Owen Burton talks about his REP experience with the National Trust, exploring gendered historical roles of upper-class amateur musicians at Lyme Park in Cheshire.

Owen Burton
Department of Music
University of York
It’s inevitable that the WRoCAH Researcher Employability Project scheme will face some obstacles. The placement will usually fall smack-bang in the middle of your PhD, when things are heating up, and it seems like a distraction to embark on something different. In truth, though, I have thoroughly enjoyed the project and found it an important experience. I decided to do this placement as one block month.
My REP took me to work with the National Trust, at Lyme Park in Cheshire. I’ve been researching the musical history of the house, home to the Legh family for centuries. This is quite a departure from my usual bag of contemporary Finnish music, but I’ll get to that. My reason for going wasn’t just that this is where they filmed the BBC adaptation of Jane Austen’s Pride and Prejudice and that lake scene. With enthusiastic National Trust staff, I thrashed out an angle that focused on a character called Maud Legh (1813-1882). As an upper-class amateur musician, Maud falls within a series of stories to tell about how men and women were expected to approach music at certain times in history.

Although still requiring musical and historical research, the purpose of the project is fundamentally different to a PhD. Collaborating with the National Trust, the goal has been to find issues that are easily understood and interesting to the public. From a musician’s point of view, I’ve been able to provide some more information about musical art-work in the house, and approached evidence of Maud Legh’s musicianship as part of a narrative of female power. As the National Trust wouldn’t normally have a musician, and music analyst, at their disposal, they were keen to have this reasonably objective perspective. But I also had to engage with broader contexts, especially the close-knit relationship between music and society as a lens onto gender distinctions.
Working with people outside academia has also been a useful reminder of the constraints of the so-called “real world”. This is the world, by the way, where a senior member of staff has to rush off, to the accompaniment of a crackling radio, to deal with any number of “real world” issues.

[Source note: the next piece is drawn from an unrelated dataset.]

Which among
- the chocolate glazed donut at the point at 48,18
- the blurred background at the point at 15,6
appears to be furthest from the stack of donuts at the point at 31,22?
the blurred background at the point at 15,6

I honestly believe that you become a better music PhD researcher by recalling your enthusiasm for different kinds of music. We all start off as practicing musicians, after all, and it’s usually beneficial to take in the whole of music history for a bit. Yes, all of it. WRoCAH make it clear that one purpose of the REP is to provide students with skills and experience for employment outside of academia. But, these projects can also indirectly equip students for academic roles, which are not exempt from talking confidently on topics beyond a specialist interest and liaising with diverse groups of people. Ironically, it’s in the interests of any PhD student to be something of an all-rounder in their subject.